4. Plan a Daily Child Care Center Schedule

The world can be overwhelming during early childhood. We’ve all observed the inconsolable child during drop-off. Although nothing is wrong and the environment is safe, the crying child finds no comfort in these facts.

Research shows that routines and schedules support the healthy development of self-regulation skills and social/emotional growth. Children find comfort in predictability and learn what to expect with well-established routines.

Creating a daily schedule mutually benefits the child and teacher. While a daily schedule helps a child feel in control of their environment, it also helps you ease symptoms of separation anxiety and transition to different learning activities. Center your schedule around:

  • Common drop-off times
  • Social development activities
  • Eating schedules
  • Curriculum plans
  • Rest times
  • Art and Music
  • Pick-up

5. Make Learning Engaging

Learning is accomplished to a higher degree when children are actively engaged. As a general rule, children have an attention span as long as their age. That means you can command the solid focus of a four-year-old for four minutes.

So how do you keep small children actively engaged throughout the day? Refer back to your well-established routine and your age group’s developmental stages. Whether you’re in the infant classroom or wrangling the older kids, mix up your lesson activities to allow for both quiet reflection and active engagement with:

  • Silly songs & interactive stories 
  • Physical play
  • Quiet time or rest periods
  • Get on their level
  • Ask expanding questions

6. Include Core Subjects in Your Curriculum

Preschoolers are ready to build foundations in subjects that will be formally introduced later. Many activities and lessons will be both educational and fun to serve as a primer for core subjects.

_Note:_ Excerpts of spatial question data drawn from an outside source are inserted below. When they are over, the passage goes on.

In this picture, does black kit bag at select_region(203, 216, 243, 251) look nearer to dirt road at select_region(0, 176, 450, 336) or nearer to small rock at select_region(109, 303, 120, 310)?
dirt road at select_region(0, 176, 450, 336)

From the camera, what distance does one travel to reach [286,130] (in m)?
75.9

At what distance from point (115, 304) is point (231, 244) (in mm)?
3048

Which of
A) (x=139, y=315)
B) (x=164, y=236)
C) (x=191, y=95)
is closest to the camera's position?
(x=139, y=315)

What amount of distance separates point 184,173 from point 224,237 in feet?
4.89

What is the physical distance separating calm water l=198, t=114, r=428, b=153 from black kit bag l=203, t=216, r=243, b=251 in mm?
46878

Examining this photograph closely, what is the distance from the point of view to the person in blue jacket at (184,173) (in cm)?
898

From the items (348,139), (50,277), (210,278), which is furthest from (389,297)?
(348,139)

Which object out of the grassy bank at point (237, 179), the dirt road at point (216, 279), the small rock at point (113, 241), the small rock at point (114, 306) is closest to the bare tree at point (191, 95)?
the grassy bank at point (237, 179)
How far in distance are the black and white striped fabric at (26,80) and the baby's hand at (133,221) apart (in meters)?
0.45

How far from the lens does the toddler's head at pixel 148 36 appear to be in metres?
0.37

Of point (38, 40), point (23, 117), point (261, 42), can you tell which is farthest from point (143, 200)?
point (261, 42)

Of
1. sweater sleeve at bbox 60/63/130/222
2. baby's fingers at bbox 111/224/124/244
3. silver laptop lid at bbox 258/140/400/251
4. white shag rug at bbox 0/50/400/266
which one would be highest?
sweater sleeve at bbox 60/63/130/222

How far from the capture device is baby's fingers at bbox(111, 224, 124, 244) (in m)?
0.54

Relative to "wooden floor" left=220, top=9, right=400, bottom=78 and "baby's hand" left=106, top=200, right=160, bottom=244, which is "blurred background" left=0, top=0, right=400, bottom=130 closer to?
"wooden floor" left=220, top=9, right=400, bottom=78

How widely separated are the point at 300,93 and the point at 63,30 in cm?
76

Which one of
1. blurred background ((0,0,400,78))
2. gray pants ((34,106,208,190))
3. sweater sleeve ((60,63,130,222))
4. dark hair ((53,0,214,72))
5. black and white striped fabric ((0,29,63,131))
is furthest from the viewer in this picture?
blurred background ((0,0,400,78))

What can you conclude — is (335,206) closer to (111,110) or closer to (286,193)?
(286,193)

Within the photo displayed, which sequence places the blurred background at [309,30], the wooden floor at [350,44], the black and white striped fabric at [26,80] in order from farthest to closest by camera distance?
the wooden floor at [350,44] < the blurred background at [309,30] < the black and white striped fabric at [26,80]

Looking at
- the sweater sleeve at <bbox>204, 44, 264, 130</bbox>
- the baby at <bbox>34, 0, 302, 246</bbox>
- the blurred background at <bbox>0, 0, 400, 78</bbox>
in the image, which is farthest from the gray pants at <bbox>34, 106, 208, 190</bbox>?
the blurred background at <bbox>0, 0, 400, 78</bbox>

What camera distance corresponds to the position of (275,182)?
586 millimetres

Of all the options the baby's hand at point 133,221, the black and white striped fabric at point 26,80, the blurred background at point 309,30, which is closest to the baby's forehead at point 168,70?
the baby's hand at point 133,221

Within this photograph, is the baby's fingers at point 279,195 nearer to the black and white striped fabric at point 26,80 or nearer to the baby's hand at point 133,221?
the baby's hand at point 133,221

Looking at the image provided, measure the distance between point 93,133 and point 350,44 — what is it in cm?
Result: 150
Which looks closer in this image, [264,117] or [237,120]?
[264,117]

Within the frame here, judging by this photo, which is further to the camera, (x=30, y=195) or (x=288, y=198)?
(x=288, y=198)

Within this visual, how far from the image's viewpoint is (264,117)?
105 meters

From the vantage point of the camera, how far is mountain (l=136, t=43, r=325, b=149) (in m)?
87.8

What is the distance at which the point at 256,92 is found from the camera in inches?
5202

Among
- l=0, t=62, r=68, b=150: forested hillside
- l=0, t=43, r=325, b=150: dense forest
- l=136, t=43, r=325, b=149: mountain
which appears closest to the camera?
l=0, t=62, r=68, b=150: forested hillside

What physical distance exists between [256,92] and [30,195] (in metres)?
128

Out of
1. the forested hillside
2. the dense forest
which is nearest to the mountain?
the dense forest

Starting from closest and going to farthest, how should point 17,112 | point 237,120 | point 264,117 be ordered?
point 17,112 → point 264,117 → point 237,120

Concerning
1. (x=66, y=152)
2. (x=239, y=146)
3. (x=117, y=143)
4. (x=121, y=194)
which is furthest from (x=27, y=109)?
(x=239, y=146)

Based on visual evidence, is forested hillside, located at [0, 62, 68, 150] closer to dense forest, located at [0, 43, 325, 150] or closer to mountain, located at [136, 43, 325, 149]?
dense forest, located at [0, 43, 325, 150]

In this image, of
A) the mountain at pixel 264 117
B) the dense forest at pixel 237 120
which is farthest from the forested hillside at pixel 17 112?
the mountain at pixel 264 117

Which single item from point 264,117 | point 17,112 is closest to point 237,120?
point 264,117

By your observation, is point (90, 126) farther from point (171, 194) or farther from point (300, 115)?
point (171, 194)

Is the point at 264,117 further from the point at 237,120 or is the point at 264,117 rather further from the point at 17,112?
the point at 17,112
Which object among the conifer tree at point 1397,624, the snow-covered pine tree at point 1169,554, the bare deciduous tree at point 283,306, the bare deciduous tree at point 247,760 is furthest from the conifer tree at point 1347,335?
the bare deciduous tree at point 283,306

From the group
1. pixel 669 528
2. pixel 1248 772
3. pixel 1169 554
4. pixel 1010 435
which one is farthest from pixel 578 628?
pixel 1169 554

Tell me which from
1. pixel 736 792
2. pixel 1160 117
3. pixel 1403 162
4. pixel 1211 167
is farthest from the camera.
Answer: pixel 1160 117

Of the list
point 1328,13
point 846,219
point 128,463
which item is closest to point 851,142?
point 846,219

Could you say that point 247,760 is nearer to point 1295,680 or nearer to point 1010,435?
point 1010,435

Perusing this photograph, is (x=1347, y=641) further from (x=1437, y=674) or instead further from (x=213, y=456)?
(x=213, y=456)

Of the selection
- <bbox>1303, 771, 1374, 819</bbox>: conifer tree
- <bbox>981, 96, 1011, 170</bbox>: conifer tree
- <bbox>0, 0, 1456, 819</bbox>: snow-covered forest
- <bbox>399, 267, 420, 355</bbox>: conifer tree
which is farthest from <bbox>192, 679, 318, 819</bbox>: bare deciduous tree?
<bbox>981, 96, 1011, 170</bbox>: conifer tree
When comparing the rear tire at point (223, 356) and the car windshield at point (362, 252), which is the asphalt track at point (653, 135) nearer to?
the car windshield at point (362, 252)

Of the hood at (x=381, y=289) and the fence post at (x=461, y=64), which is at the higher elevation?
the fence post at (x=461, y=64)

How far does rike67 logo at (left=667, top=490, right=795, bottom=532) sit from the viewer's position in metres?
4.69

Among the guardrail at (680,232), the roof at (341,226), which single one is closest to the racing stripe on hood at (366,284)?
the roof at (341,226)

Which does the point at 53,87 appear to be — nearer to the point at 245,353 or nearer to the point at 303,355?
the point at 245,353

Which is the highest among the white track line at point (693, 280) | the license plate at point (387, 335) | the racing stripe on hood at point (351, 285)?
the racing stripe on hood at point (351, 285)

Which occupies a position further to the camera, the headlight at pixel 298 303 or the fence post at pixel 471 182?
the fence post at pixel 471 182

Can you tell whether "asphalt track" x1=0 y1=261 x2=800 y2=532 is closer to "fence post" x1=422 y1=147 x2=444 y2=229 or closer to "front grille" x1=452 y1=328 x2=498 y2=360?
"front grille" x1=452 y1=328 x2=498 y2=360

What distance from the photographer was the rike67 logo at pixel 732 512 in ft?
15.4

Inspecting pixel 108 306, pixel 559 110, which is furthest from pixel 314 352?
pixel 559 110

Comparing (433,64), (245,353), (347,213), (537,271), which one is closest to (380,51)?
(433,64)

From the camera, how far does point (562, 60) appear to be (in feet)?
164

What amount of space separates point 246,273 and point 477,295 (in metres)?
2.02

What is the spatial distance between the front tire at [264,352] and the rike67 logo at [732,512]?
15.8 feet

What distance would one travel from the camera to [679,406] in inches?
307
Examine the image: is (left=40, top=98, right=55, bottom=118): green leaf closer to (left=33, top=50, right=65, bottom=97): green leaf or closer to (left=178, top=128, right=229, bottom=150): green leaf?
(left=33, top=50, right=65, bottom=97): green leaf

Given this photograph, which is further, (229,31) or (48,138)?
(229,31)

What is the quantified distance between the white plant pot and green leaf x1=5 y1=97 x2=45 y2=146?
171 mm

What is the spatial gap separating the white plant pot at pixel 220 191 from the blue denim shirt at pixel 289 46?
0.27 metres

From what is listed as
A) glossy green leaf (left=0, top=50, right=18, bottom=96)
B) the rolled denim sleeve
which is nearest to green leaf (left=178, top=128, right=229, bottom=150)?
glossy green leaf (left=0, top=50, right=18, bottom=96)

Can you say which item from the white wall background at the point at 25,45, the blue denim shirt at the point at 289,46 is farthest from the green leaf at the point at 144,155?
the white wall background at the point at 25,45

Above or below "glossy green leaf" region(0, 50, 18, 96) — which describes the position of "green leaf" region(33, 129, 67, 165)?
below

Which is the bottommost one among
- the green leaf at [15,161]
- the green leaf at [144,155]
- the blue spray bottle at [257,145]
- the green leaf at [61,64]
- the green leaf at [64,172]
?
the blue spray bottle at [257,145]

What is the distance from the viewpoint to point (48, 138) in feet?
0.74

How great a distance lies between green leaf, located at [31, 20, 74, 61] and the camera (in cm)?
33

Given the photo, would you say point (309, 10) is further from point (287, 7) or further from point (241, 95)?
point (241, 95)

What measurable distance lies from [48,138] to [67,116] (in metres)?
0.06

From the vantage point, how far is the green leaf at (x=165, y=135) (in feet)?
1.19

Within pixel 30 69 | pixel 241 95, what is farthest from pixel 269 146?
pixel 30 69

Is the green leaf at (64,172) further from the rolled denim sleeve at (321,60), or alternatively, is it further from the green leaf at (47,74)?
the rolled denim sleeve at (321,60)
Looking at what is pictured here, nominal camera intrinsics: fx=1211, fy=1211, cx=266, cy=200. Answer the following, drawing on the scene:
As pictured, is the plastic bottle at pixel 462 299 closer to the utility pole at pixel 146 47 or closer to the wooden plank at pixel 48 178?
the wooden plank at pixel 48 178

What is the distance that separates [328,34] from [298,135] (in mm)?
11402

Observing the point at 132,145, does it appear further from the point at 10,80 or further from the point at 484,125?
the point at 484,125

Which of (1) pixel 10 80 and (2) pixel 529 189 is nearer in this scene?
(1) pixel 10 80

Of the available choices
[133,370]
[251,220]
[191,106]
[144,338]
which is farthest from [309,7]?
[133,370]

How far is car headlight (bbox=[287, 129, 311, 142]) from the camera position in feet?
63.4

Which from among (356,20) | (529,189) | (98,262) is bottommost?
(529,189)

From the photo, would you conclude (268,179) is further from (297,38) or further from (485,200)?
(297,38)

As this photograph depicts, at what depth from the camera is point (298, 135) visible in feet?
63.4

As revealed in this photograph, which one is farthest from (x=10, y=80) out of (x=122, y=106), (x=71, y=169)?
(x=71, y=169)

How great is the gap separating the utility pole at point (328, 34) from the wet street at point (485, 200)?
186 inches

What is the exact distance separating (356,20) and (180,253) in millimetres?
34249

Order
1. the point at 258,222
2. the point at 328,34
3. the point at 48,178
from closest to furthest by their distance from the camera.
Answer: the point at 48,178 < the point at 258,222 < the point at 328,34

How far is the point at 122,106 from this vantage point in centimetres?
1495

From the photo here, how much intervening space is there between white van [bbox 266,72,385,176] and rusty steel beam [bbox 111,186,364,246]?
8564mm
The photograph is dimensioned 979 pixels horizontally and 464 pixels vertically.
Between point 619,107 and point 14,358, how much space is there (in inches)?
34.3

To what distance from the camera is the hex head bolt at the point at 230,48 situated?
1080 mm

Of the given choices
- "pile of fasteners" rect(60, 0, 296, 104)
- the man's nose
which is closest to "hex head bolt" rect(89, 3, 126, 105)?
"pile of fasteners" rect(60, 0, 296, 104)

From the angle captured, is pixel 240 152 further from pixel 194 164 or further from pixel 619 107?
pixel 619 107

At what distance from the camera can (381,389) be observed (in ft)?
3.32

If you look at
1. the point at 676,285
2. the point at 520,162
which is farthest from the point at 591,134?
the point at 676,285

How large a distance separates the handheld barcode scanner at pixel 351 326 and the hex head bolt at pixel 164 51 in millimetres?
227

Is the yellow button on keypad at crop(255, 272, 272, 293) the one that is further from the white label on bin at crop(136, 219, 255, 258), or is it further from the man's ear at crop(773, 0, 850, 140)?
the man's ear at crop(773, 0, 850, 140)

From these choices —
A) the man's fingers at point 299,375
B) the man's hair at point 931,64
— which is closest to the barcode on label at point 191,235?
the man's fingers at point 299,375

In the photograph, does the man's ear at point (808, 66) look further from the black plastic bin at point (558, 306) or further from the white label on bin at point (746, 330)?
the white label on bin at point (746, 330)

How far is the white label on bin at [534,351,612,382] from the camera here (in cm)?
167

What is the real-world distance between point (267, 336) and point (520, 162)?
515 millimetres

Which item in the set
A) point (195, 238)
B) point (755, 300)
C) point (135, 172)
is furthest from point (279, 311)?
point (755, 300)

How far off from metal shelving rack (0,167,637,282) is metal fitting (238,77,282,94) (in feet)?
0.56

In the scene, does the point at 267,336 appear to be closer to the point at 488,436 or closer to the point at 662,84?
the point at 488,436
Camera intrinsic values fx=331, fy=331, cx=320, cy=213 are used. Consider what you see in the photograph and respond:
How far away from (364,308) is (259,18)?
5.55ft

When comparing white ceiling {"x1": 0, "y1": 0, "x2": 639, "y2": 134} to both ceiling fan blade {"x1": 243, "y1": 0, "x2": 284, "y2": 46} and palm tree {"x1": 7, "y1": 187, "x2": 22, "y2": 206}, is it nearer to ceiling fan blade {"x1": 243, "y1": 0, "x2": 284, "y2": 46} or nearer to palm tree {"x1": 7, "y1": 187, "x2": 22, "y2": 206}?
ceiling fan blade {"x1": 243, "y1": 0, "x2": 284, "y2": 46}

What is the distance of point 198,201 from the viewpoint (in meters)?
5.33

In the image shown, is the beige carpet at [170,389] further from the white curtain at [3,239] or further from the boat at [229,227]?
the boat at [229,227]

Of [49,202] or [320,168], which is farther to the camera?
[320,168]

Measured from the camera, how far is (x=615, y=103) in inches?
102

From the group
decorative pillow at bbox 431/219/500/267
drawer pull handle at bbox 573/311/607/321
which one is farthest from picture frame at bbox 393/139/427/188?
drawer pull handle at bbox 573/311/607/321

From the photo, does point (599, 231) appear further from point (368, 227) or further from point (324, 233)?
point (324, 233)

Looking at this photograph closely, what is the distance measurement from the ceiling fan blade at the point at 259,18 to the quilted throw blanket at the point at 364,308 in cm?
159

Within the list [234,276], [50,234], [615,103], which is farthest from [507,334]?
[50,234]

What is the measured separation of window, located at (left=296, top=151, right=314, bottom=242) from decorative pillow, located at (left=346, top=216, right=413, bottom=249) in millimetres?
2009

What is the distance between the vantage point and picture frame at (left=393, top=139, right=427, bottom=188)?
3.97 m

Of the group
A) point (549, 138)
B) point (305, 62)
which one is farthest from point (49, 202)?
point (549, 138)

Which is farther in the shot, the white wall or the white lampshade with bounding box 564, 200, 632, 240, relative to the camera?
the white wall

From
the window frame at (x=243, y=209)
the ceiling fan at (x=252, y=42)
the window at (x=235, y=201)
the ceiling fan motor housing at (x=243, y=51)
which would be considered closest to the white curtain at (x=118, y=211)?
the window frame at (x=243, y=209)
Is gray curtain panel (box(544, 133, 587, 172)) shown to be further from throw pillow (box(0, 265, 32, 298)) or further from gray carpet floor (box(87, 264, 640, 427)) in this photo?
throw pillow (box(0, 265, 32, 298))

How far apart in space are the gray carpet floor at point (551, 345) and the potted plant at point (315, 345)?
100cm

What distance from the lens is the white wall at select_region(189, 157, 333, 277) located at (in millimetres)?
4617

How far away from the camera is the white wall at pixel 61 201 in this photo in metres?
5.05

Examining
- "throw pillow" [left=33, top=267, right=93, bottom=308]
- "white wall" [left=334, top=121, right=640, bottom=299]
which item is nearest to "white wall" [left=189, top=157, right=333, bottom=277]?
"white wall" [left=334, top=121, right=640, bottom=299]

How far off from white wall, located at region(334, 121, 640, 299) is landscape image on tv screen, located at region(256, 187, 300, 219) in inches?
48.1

Reading: Even outside of circle time, you can encourage young readers by having them identify their written names, labeling the pictures they’ve drawn, and having them identify letters of the alphabet. Orient little ones to independent reading by teaching them the process before they even sound out words.

Math and Science: You don’t have to have a formal mathematics lesson to get children to understand concepts of amounts and groups. Research also shows that children who play with puzzles perform better later in mathematics, science, and technology.

Social Studies: As preschoolers learn about the world around them, introduce them to different cultures, help them learn about their own identifying information, and expose them to various types of play foods, dolls, and toys that they will share with their peers.

The Arts: From circle time exposure to songs and movement to crafting and instruments, make preschool curriculum rich in visuals, performances, and music arts.

The Takeaway is that you should intentionally design your entire child care center curriculum.

Child care is so much more than keeping children safe and busy. Preschool is the time for foundational learning that will lead to a love of knowledge. Keep your children’s abilities in mind, and follow these child care curriculum ideas for dynamically engaging structure. Define your curriculum around who you are and what you believe while keeping developmental ability in mind.